Three cats early in the case series required rescue analgesia upon recovery using ketamine CRI 3–5 µg/kg/min IV for 24 h. This was most likely due to ineffective local anesthesia. After the protocol published for a more accurate distal limb four-point block9,10 was incorporated, no further rescue analgesia was required.
The presence of osteophytes is most likely under-reported in declawed cats as they are difficult to identify on traditional radiography. The use of dental radiography is likely needed to accurately diagnose miniscule fragments and osteophytes. The composition of a known P3 fragment within a joint space was the same as a bony structure tightly adhered to the bone cartilage. It is unknown if these structures are truly osteophytes or a P3 fragment ankylosed to the P2.
As declawing cats for non-therapeutic purposes falls out of favor, veterinarians may not have surgical experience with the feline distal limb. Most North American veterinary schools do not offer declawing on their surgical service or provide instruction on the procedure to students; therefore, removing P3 fragments may be a novel experience.
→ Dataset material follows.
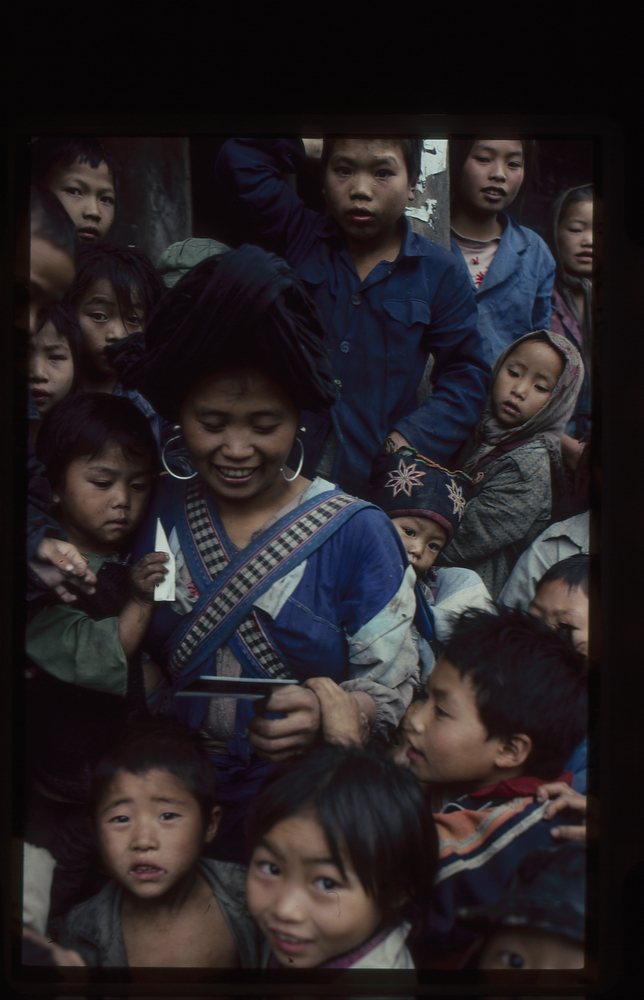 Image of 35mm slide: A woman looking at the Polaroid photograph given to her by Peter Baldwin. He gave such photos to most of his subjects. Film 6.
The aims of this case series were to provide veterinarians with a tool to address the population of cats that may be experiencing post-declaw pathology, provide new information to those that continue to perform intentional or unintentional partial P3 amputations, and increase awareness of the potential long-term effects of declawing cats.
Conclusions
All declawed cats should be screened on a routine basis for evidence of behavioral changes associated with pain, P3 fragments and associated pathology, tendon contracture and other declaw-related issues. Surgical excision of bony fragments and appropriate multimodal pain management may alleviate pain and associated unacceptable behaviors along with chronic infection.
Acknowledgments
The author would like to thank the veterinary technicians involved in diligently caring for these patients, along with Dr Jennifer Conrad and Dr Jim Jensvold for their guidance, encouragement and support. Thank you to Dr Will Sims at the Texas A&M Veterinary Medical Diagnostic Laboratory for the histopathology photos.
Footnotes
Accepted: 28 February 2024
The author declared the following potential conflicts of interest with respect to the research, authorship, and/or publication of this article. The author is a volunteer member of the Paw Project, serving as both the Indiana (2014–2017) and Texas (2017–2023) state directors.
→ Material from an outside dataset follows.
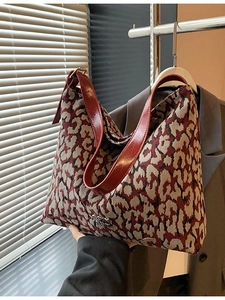 Large leopard print jacquard tote bag with reddish brown leather strap and gold buckle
Funding: The Paw Project funded 78 out of 86 surgeries and the Feline Medical Center partially funded the submission of this article.
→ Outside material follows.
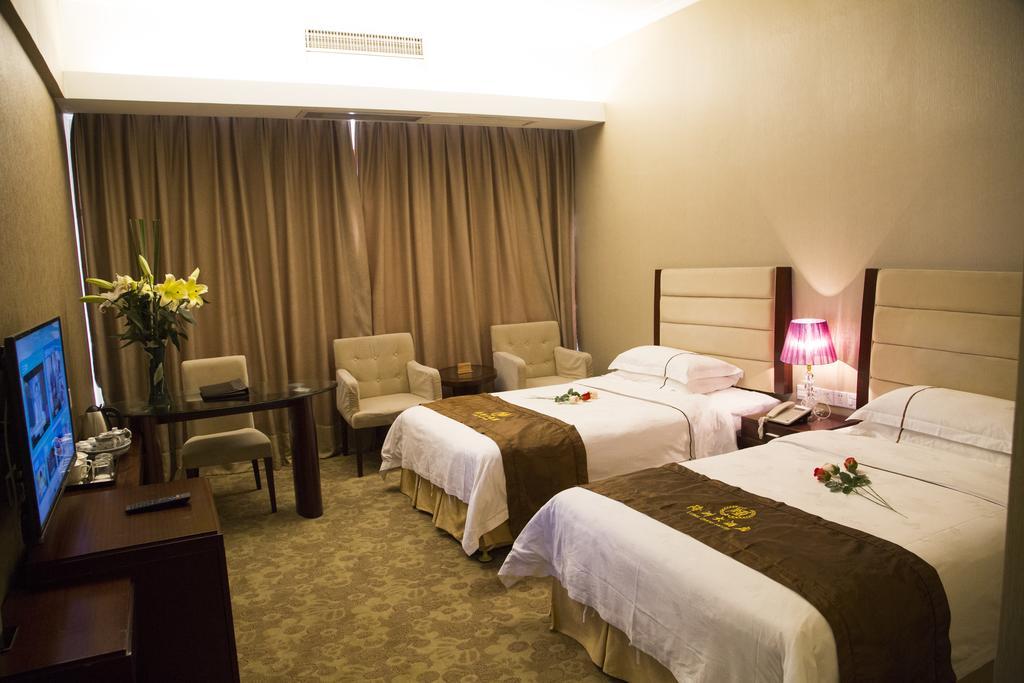 Long Zhou Grand Hotel Guangzhou Room photo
Ethical approval: The work described in this manuscript involved the use of non-experimental (owned or unowned) animals. Established internationally recognized high standards (‘best practice’) of veterinary clinical care for the individual patient were always followed and/or this work involved the use of cadavers. Ethical approval from a committee was therefore not specifically required for publication in JFMS. Although not required, where ethical approval was still obtained, it is stated in the manuscript.
Informed consent: Informed consent (verbal or written) was obtained from the owner or legal custodian of all animals described in this work (experimental or non-experimental animals, including cadavers, tissues and samples) for all procedures undertaken (prospective or retrospective studies). No animals or people are identifiable within this publication, and therefore additional informed consent for publication was not required.